For an industry that can’t for the life of it quit squawking about diversity, the world of those who sing and act looks to be comprised of a laser-focused singularity. The politics and mores of an entire field appear as the product of a magical apparatus, which fantastically produces ultra-left-wing Democratic vegans who subscribe to eastern spirituality and socially liberal extremes. Evidently, Hollywood spins straw into gold, but in the opposite direction.
Archetypically, a young girl from Regulartown, USA makes her way onto the scene, telling her audience she’s from a conservative family. She wears a promise ring; her faith is important to her; she wants to be a “good role model.” Fast forward to her pushing a leftist cause while sitting on a late-night talk show couch, from which she shares tales of her live-in boyfriend as she promotes her new movie or music video — or both — in which she is completely naked.
Why?
Why, why, why?
By all means, believe what you want; absolutely, live how you believe. But why is every person who makes it into the kitchen of escapist influence seemingly shut into the oven and baked according to the uniformity of a single cookie cutter?
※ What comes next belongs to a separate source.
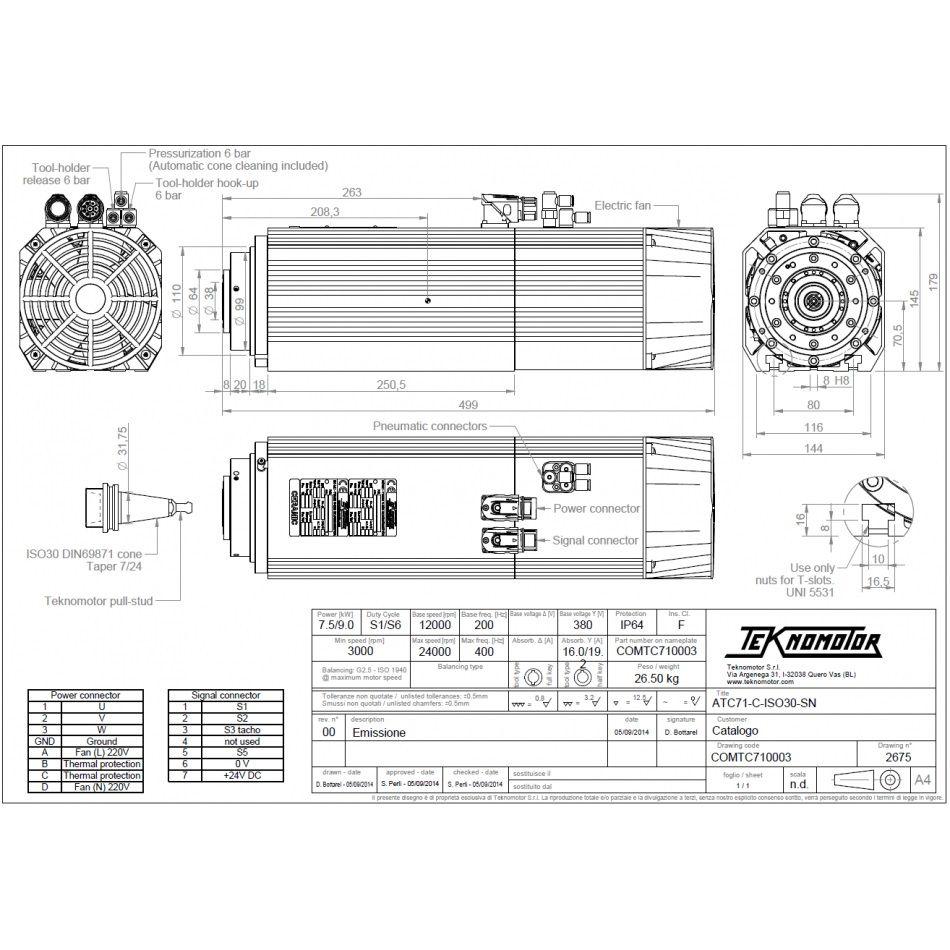 automatic toolchanger atc71ciso30sn s175kws690kw 12krpm max24krpm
As I ponder this question, I marvel at last night’s Met Gala, a fundraiser for the Metropolitan Museum of Art’s Costume Institute. 2015’s affair, “China: Through the Looking Glass,” was lambasted for racializing and sexualizing traditional Chinese garb. So what, in the minds of the organizers, was a crackerjack of an idea for this year’s motif? Religion, of course. Specifically, Christianity.
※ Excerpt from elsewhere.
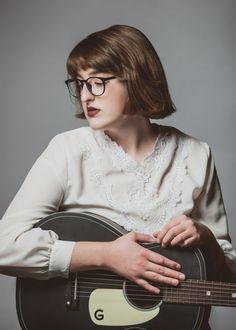 Amanda Egerer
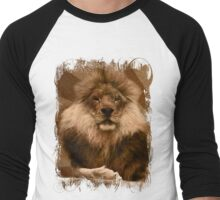 King of the Jungle Men's Baseball ¾ T-Shirt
That doesn’t seem like a recipe for reverence among the Hollywood set.
Cue the cringe.
At the “Heavenly Bodies: Fashion and the Catholic Imagination” spectacular, recording artist Rhianna showed up dressed as the Pope, complete with headdress. Black Panther star Chadwick Boseman came decorated as a walking altar.
Miley Cyrus — once a Southern Baptist and now a “genderless” left-winger who dismisses Bible stories as “fairy tales” — made an appearance in — wait for it — vegan high heels. The often-nude singer commemorated the night via a Twitter video, sporting a crown and licking and biting a crucifix.
Actress Lena Waithe fought the religious power with a gay pride flag as a cape.
Madonna, not known for her reverence for the faith with which she was raised, performed “Like a Prayer” and had her robe stripped off by monks. Vogue hailed the aged pop icon as a “goddess.”
Another point of note: as part of the museum’s exhibit, a BDSM sexual bondage mask was displayed, covered in Catholic rosaries.
One can only imagine what would have occurred, in the media and among the triggered champions of so-called political correctness, if the event had instead objectified Islam.
Meanwhile, the recent wearing of a Chinese prom dress by a white girl brought intense condemnation from the Left, with one spotlighted critic bellowing, “My culture is NOT your [expletive] prom dress.”
These are strange times. Strange indeed.